(Task):
Count every line in this listing that has "gtag". Reply with only the total.

(Entries shown):
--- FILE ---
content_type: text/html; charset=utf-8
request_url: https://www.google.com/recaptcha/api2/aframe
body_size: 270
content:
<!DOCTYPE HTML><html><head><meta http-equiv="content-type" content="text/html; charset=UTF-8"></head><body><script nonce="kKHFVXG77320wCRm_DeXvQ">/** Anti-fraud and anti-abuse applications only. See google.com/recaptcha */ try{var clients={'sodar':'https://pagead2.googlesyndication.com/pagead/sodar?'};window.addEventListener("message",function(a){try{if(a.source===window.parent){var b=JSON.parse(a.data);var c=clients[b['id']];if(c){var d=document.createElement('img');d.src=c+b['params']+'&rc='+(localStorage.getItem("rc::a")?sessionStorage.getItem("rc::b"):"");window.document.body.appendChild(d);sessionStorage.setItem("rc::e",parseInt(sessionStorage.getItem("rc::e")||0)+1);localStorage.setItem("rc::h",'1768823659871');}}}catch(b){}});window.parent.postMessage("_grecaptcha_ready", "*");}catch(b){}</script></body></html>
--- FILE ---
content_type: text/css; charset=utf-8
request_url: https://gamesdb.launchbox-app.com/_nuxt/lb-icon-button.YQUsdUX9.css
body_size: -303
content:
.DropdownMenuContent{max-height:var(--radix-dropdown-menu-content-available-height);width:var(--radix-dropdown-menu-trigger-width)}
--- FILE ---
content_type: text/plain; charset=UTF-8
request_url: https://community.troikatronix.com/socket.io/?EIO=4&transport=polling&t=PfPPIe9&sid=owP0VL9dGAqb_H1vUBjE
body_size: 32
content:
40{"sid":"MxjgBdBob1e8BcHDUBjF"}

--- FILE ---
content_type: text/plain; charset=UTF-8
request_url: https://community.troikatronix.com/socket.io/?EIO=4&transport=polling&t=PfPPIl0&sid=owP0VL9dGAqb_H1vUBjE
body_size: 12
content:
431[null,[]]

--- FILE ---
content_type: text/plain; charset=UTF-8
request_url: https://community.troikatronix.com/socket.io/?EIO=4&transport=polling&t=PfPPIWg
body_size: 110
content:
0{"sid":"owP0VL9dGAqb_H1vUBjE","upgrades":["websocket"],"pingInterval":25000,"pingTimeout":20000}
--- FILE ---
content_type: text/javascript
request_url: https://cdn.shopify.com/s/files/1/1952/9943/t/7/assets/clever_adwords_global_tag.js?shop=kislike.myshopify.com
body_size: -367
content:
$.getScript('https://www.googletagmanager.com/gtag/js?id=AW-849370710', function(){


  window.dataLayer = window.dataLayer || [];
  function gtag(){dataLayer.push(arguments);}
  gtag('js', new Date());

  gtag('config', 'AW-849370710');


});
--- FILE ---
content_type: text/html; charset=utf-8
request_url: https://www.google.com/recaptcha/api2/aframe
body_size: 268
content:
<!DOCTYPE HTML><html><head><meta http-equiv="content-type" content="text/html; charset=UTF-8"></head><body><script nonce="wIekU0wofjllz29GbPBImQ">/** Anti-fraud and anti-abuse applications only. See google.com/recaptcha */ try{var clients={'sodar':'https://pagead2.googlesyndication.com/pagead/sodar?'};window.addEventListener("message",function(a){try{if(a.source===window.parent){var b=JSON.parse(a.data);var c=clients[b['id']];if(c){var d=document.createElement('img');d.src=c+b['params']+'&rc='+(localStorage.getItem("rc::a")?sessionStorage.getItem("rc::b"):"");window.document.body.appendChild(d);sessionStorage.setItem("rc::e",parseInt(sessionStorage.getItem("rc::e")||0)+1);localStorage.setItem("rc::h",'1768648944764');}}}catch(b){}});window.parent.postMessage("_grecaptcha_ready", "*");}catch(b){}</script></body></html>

(Solution for this exercise):
4